Bell, who is 35, has been a partner at Clifford Chance since 1996, working since he joined the firm in 1987 in the complex world of asset securitisation, where companies borrow on the strength of a pool of financial assets placed in a special purpose company.
The US asset securitisation market is, he says, a trillion-dollar market. The European market has developed more slowly. But recently it has been expanding rapidly and the euro will bring greater cross-border investment and increased demand for Standard & Poor's credit analysis - hence Bell's newly-created post.
He will bring a European perspective to analysis of the legal structure of deals and will direct the external law firms that Standard & Poor's uses in Europe, liaising between them and New York.
Standard & Poor's in London knew of Bell through its connection with Clifford Chance, which has acted for the company in the past.
Bell is also highly-qualified on other fronts. He has worked in asset securitisation since the European market began and his first deal was only the fourth such transaction.

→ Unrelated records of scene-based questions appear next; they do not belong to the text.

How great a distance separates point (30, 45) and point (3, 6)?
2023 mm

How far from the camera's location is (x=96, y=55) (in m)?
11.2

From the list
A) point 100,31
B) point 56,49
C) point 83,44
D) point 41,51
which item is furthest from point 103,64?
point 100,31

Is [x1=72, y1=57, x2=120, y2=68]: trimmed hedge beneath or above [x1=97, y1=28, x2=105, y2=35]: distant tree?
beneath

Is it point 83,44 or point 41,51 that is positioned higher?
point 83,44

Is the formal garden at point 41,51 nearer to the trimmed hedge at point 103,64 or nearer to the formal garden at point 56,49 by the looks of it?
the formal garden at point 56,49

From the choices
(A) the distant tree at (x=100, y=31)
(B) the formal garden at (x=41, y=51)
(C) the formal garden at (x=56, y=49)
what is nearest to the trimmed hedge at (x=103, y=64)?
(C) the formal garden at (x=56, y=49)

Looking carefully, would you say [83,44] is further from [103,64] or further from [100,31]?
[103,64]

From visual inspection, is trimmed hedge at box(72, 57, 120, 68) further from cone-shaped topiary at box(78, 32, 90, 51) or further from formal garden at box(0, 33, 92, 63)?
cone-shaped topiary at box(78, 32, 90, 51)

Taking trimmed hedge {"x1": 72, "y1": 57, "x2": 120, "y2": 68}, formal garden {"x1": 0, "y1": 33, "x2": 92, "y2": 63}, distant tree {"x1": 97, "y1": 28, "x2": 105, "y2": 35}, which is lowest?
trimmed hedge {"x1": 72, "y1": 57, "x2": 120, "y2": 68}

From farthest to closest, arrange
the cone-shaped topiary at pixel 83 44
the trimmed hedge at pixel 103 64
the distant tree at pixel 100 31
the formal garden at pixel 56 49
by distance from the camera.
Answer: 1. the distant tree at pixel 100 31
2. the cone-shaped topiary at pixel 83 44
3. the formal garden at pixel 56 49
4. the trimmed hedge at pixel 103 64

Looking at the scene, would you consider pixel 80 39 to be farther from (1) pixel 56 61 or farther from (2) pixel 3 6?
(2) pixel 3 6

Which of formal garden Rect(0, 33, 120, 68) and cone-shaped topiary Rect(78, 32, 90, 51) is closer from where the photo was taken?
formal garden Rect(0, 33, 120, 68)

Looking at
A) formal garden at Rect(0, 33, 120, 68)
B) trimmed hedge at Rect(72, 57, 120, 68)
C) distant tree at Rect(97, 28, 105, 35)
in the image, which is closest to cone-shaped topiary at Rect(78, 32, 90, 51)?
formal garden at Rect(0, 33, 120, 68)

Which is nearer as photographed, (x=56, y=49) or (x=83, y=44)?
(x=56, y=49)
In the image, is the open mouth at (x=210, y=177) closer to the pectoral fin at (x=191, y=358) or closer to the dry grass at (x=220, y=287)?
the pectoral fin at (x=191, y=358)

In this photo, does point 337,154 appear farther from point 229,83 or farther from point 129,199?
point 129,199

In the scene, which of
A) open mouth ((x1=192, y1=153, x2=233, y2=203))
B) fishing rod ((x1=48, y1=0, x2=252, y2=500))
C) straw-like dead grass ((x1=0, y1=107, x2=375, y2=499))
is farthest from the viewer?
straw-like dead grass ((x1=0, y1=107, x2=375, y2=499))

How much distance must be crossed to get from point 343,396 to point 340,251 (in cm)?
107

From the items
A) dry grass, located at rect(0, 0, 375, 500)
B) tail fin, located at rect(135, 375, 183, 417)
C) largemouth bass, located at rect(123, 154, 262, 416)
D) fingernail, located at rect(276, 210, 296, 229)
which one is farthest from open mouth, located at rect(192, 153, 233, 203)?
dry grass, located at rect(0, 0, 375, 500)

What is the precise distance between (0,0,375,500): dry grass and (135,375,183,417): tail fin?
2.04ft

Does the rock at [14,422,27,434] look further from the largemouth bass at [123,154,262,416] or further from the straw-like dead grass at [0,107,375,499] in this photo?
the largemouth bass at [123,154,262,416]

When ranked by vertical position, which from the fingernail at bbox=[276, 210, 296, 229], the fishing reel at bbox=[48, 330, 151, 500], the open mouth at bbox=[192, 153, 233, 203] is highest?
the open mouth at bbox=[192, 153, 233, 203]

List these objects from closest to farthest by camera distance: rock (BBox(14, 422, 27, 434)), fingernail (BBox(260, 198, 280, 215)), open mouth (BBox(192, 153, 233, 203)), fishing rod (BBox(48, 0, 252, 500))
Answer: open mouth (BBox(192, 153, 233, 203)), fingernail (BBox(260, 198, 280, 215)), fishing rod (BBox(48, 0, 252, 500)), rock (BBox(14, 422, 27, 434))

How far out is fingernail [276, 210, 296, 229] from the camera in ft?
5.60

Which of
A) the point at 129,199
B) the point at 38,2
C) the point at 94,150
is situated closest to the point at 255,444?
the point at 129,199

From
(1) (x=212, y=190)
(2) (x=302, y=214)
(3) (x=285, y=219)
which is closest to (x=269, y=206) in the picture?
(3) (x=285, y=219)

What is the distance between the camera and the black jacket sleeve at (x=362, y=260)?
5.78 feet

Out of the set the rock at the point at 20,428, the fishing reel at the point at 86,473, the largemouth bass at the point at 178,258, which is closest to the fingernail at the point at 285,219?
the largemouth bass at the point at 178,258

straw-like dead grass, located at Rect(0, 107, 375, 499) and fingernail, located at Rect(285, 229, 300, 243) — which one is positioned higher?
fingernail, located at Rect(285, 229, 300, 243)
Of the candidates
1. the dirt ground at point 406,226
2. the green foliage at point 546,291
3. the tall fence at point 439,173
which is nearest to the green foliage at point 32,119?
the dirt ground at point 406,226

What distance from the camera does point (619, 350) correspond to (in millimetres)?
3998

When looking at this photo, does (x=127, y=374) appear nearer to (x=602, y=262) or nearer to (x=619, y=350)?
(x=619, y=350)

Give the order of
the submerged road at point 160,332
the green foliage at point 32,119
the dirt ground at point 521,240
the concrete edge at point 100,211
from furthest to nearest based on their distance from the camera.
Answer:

Born of English parents, Bell was raised and educated in Paris and came to England when he was 15. He studied law at the London School of Economics and the University of Strasbourg.
His otherwise perfect English accent retains a hint of his first language, French, and he speaks fluent Portuguese, passable Italian and Spanish and, as he puts it, "schoolboy German".
His new role has a touch of poacher-turned-gamekeeper about it. Rather than working out the legal structure of a deal, he will be scrutinising legal arrangements as part of the firm's assessment of credit risk - for instance, whether a company is liable to be wound up by the Inland Revenue for tax reasons.
"Everybody has an interest in the structures working, but an aspect of my work at Standard & Poor's will be making sure that nobody has bent the corners or presented things more bullishly than is actually the case," he says.
Bell claims to have no outside interests or pastimes worth mentioning, apart from his two children. "One of the benefits of working in structured finance and securitisation is that it leaves one with very little time for other things," he says.
Some of us might not consider this a benefit, but Bell's enthusiasm for his work has not diminished, even after nearly 12 years.
His new job will, he says, be "far more conceptual and intellectually challenging. At Clifford Chance I saw the deals that came our way, but in this job I will see the full market, and to be in that central position is very attractive."